* Passage to read *
----------------------------------------
Gateway to Space Design Document

Gateway to Space Design Document

Colorado Space Grant Consortium

Gateway to Space

Fall 2006

Design Document

Team Cutthroat

Written by:

Chris Alley

Annie Frederick

Josh Marshman

Julie Price

Lance Tokmakian

Kent Welborn

9 October 2006

Revision A

Revision Log

Revision / Description / Date
A / Conceptual Design Review / 9 Oct
B / Preliminary Design Review / 17 Oct
C / Critical Design Review / 9 Nov
D / Analysis and Final Report / 30 Nov

Table of Contents

1.0 Mission Overview…………………………………………………………..3

2.0 Design……………………………………………………………………….3

3.0 Management.………………….………………….…...…………………….6

4.0 Budget……………………………………………………………………….7

5.0 Test Plan and Results………………………………………………………..8

Team Cutthroat1

Gateway to Space Design Document

1.0 Mission Overview

Our aim is to detect cosmic rays in the atmosphere during our launch and flight using an RM-60 Geiger counter. We will compare the flux (in counts per minute) with altitude to determine if the level of cosmic rays is influenced by the atmosphere level. In addition, we will compare the flux of cosmic rays and altitude to previous near space satellites that also flew Geiger counters. We can utilize this data to determine a possible pattern for cosmic rays and if their level has increased or decreased since the given experiments. However, if there is no trend, but an irregular burst we will be able to check for irregular activity with the sun. Our resource is and it provides pictures and data of solar activity. We believe that as the BalloonSat reaches a higher altitude, the flux of cosmic rays will increase.
----------------------------------------
* Dataset records *

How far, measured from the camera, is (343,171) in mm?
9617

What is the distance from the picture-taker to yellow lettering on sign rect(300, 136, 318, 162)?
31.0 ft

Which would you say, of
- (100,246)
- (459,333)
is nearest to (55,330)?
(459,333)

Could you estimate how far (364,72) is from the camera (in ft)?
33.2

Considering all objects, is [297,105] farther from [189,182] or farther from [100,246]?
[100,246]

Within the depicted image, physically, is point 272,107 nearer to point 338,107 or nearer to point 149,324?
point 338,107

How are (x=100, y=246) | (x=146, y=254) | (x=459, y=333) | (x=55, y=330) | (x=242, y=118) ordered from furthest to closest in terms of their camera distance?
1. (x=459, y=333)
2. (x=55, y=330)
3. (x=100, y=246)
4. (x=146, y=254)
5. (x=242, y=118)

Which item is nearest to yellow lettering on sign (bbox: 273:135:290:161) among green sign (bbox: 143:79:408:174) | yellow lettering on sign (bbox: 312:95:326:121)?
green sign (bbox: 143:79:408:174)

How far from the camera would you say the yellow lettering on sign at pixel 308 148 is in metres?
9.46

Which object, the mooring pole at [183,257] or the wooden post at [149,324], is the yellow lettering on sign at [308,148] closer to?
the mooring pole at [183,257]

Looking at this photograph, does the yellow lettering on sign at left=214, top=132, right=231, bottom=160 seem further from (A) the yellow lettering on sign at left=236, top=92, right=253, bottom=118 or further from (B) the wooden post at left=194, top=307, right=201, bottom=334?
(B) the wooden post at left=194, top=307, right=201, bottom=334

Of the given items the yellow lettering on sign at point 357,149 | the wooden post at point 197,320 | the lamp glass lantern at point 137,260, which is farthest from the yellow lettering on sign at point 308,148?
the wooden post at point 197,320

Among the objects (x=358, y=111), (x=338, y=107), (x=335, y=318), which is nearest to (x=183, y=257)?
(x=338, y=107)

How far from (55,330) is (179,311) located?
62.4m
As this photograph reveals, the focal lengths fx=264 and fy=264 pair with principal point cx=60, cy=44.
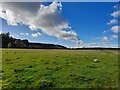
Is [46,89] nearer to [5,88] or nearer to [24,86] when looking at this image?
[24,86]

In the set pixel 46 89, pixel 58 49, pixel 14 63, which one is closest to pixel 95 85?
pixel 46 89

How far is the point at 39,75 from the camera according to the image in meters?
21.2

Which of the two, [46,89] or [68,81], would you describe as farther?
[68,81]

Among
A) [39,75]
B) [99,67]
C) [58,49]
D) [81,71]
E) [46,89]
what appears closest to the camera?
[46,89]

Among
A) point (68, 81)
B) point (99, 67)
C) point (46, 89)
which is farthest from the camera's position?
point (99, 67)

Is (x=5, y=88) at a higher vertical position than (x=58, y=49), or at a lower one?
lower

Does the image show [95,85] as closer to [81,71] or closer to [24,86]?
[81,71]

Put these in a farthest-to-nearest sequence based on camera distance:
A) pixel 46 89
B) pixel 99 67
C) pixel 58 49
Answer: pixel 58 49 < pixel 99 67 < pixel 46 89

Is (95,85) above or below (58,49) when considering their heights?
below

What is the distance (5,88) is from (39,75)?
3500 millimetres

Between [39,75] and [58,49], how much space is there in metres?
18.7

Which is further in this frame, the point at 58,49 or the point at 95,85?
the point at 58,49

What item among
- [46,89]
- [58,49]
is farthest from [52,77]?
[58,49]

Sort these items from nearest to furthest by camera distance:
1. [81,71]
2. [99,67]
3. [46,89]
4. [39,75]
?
----------------------------------------
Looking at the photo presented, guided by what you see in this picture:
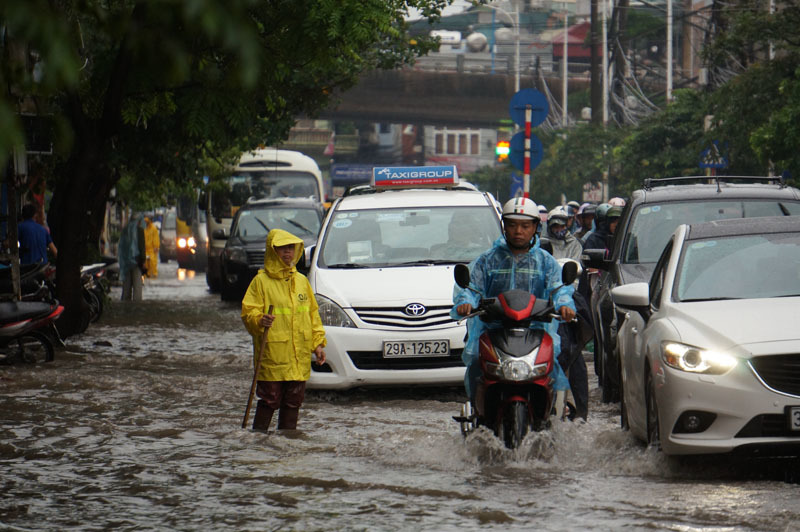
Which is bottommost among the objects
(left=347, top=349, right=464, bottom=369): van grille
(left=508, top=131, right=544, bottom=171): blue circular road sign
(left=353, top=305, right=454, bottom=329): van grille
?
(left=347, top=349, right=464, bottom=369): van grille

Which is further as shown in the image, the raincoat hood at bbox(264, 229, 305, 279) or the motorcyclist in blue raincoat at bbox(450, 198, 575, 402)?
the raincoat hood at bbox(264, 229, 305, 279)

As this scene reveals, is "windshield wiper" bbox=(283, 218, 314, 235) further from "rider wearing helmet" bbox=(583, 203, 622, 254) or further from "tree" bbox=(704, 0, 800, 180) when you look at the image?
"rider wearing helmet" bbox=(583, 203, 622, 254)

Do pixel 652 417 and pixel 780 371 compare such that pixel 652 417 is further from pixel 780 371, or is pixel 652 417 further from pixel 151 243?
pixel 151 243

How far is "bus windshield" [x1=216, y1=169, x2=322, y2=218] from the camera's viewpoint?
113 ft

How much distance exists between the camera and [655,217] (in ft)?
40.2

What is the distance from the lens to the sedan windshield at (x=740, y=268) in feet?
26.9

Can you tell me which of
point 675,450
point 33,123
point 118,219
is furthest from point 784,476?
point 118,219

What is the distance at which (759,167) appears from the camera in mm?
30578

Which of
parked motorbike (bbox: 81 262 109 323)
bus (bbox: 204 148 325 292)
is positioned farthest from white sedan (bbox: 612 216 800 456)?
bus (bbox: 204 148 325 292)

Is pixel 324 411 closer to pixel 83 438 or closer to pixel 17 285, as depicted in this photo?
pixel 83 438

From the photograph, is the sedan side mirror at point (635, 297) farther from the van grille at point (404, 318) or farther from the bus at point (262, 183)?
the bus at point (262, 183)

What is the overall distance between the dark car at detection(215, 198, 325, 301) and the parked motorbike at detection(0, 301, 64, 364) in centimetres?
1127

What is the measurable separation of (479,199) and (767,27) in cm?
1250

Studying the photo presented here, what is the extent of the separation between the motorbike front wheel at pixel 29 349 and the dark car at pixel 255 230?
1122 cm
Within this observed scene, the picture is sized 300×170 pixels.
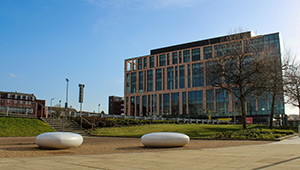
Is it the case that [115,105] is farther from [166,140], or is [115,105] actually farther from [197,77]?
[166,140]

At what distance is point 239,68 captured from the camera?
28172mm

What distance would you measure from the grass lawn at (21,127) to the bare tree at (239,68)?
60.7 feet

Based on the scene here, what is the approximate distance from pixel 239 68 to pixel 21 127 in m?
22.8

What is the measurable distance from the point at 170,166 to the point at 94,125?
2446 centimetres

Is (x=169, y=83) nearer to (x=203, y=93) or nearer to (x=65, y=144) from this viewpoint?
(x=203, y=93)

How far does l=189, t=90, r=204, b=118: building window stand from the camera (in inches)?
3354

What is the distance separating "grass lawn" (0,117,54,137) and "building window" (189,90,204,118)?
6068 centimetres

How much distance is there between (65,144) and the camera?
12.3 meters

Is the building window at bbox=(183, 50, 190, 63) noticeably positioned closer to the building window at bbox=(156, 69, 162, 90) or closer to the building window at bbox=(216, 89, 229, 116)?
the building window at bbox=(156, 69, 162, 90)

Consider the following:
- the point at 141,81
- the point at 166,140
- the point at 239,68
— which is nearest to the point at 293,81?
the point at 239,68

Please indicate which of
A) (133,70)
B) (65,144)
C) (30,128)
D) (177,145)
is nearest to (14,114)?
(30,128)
----------------------------------------
* Set of tasks *
a) What instrument does the design document say the team will use to detect cosmic rays?
b) Retype the part of the design document starting at "Team Cutthroat1" and ending at "rays will increase.".

* Answers given *
a) An RM-60 Geiger counter.

b)
Team Cutthroat1

Gateway to Space Design Document

1.0 Mission Overview

Our aim is to detect cosmic rays in the atmosphere during our launch and flight using an RM-60 Geiger counter. We will compare the flux (in counts per minute) with altitude to determine if the level of cosmic rays is influenced by the atmosphere level. In addition, we will compare the flux of cosmic rays and altitude to previous near space satellites that also flew Geiger counters. We can utilize this data to determine a possible pattern for cosmic rays and if their level has increased or decreased since the given experiments. However, if there is no trend, but an irregular burst we will be able to check for irregular activity with the sun. Our resource is and it provides pictures and data of solar activity. We believe that as the BalloonSat reaches a higher altitude, the flux of cosmic rays will increase.